Unmet vision care needs were found to be highest in southern states, with non-Hispanic Black children more likely to report this discrepancy than their non-Hispanic white counterparts. Click image to enlarge.
Health disparities are seen across health care, and it’s becoming more important to identify socioeconomic factors at work in addition to quantifying the extent of the differences. In a recent study, researchers explored the racial disparities in vision access and eye health in children using the National Survey of Children’s Health (NSCH) in the United States by measuring differences in unmet vision care needs and reported vision impairment and found that unmet vision care was the highest in southern states.
Data from 2016 through 2020 was analyzed and included 174,551 completed surveys. The authors took into account socioeconomic status using household income level and insurance status. Income was measured as a percentage of the federal poverty level and categorized as low or high socioeconomic status while insurance was categorized as either insured or not insured. Additional variables included age in three categories (0-5, 6-11 and 12-17), sex (male or female) and state of residence.
Unmet vision care need was found to be highest in Georgia, Wyoming, Texas and Arkansas, with the lowest rates (i.e., best access) clustered in the Northeast. Rates of vision impairment were highest in a cluster of states in the south, including Louisiana, Alabama, Mississippi and Arkansas. In those between the ages of six and 11, Hispanic children were significantly more likely to report both unmet vision care needs and vision impairment than White children. In children between the ages of 12 and 17, non-Hispanic Black individuals were significantly more likely to report unmet vision needs, while Hispanic children were again more likely to report vision impairment.

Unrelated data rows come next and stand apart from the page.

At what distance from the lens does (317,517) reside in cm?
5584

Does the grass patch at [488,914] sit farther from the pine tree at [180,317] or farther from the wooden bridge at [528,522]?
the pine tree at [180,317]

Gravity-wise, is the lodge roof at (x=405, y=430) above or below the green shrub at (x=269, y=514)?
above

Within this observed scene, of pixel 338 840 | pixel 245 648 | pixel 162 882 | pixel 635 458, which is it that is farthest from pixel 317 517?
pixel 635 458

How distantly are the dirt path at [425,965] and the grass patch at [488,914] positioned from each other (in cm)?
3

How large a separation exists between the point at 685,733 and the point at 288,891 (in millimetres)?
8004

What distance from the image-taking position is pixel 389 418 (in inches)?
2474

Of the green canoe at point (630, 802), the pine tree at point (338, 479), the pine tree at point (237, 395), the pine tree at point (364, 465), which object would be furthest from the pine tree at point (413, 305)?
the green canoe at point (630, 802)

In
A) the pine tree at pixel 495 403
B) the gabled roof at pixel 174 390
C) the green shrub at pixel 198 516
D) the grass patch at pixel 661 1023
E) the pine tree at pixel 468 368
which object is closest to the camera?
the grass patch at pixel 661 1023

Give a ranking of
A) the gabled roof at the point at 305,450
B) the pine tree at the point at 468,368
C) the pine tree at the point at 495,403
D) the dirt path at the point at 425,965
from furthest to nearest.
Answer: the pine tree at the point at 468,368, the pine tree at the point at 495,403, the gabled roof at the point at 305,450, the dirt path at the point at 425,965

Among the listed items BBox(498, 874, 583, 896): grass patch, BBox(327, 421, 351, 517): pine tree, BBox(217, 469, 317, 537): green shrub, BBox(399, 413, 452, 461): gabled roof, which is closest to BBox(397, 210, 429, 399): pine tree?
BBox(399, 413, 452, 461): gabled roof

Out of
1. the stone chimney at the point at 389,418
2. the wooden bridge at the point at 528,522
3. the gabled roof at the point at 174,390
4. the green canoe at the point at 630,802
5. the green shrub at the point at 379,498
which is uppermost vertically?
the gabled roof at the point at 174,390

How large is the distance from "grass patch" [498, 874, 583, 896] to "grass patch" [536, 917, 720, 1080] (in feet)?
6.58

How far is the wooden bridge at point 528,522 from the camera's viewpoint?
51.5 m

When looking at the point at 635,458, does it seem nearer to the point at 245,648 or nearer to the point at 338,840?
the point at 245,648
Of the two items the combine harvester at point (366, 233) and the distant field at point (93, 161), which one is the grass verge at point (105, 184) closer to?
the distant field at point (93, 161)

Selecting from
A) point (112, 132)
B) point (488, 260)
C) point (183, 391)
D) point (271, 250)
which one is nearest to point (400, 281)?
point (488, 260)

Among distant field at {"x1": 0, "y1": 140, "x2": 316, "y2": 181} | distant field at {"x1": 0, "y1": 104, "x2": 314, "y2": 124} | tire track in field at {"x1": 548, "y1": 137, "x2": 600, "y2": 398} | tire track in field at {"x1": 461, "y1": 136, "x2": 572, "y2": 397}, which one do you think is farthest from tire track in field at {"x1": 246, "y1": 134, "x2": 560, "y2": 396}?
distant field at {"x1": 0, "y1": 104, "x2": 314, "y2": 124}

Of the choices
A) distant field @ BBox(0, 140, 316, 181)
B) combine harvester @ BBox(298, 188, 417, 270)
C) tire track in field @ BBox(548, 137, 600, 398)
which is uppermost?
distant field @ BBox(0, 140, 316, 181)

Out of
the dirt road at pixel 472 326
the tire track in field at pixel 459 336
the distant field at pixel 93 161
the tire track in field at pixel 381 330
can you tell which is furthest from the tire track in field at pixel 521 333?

“We found that non-Hispanic Black children within both the lowest and highest household income levels were significantly more likely to report unmet vision needs compared with their non-Hispanic white counterparts. Hispanic children were more likely to report vision impairment again in both the lowest and highest income categories compared with non-Hispanic white children,” the authors wrote in their paper.
The authors concluded that clustering of unmet vision care and impairment in southern states needs further investigation due to rural areas facing challenges when it comes to accessing health care, including limited access to medical facilities, fewer medical professionals, lower Medicaid reimbursement and higher poverty rates.
“All of these factors can combine to create additional barriers to accessing eye care and ultimately lead to worse outcomes, particularly for children,” the authors concluded. “The findings presented in this work add to the growing body of literature on disparities in vision health and eye care, providing key data to inform targeted and actionable plans to improve vision health for our children now and in the future.”
Chauhan MZ, Elhusseiny AM, Rook BS, et al. Socioeconomic and racial disparities in vision care access and impairment among U.S. children. Ophthalmology. February 16, 2023. [Epub ahead of print].